Lee A. Hebert , Arthur L. Riley , Carin L. Allhiser , Harold D. Itskovitz
02 December 2008
Marked increases in renal volume commonly occur in states of acute renal injury such as acute tubular necrosis or transplant rejection. This expansion appears to be due to a marked increase in compliance of the kidney. The present study examined whether compliance-mediated expansion of renal volume above normal impairs renal function. In each of 11 dogs, we compared the volume and function of a collagenase-treated kidney (CK) to the contralateral intact kidney (IK), first under control conditions, then when both kidneys were subjected to the same conditions to increase intrarenal pressure (raised ureteral or renal venous pressure) and then on return of intrarenal pressure toward control levels.
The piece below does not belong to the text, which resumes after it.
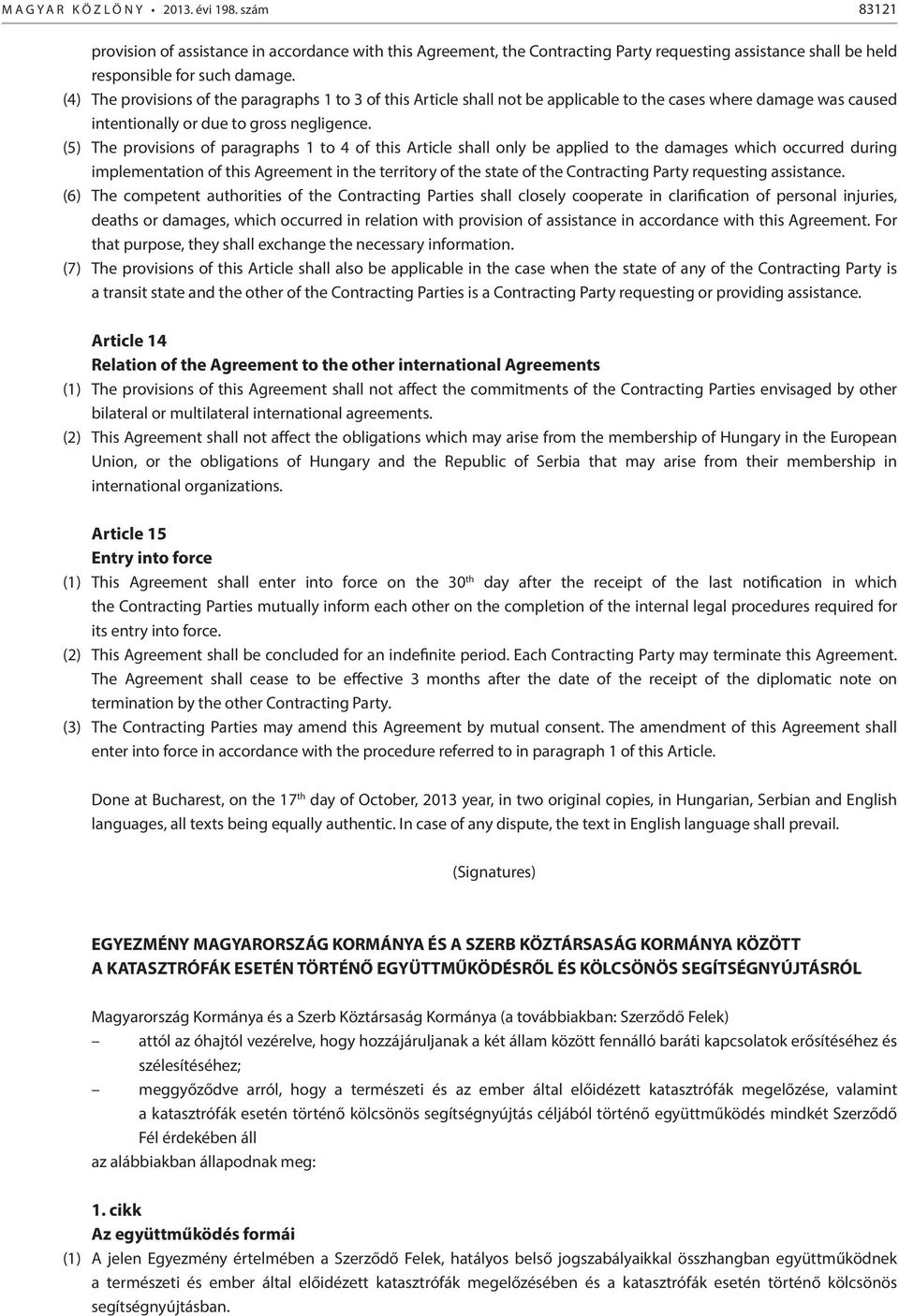 (5) The provisions of paragraphs 1 to 4 of this Article shall only be applied to the damages which occurred during implementation of this Agreement in the territory of the state of the Contracting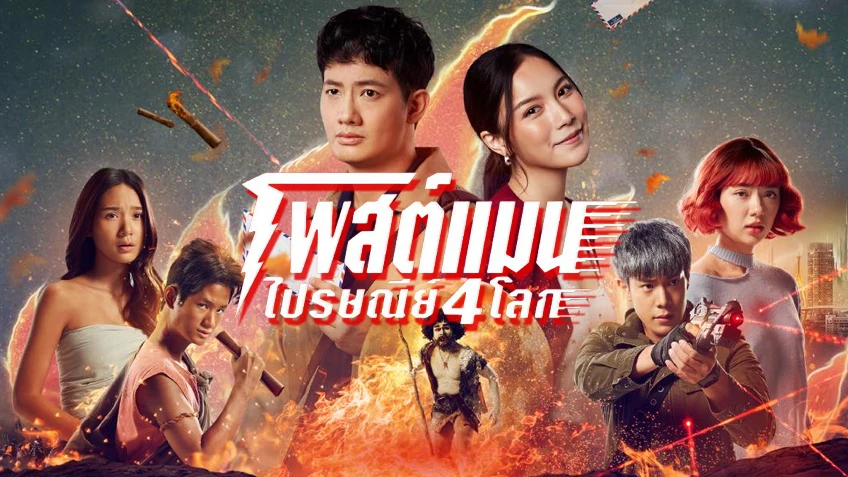 รีวิวหนัง ไปรษณีย์ 4 โลก ปรบมือให้กับความกล้าที่จะสร้างเป็นอย่างยิ่ง Netflix กำหนด 18 มกราคม 2024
The rationale is that since CK compliance exceeds IK compliance, the absolute difference between CK and IK volume is maximized at increased intrarenal pressure but minimized at normal intrarenal pressure. We found that CK and IK function were equal at normal intrarenal pressure. However, at increased intrarenal pressure there was suppression of GFR and sodium and water excretion in CK vs. IK. On return to normal intrarenal pressure, CK and IK function were, once again, equal. We also found that the difference in CK vs. IK volume correlated with the differences in CK vs. IK function. Thus, acute expansion of renal volume above normal impairs renal function.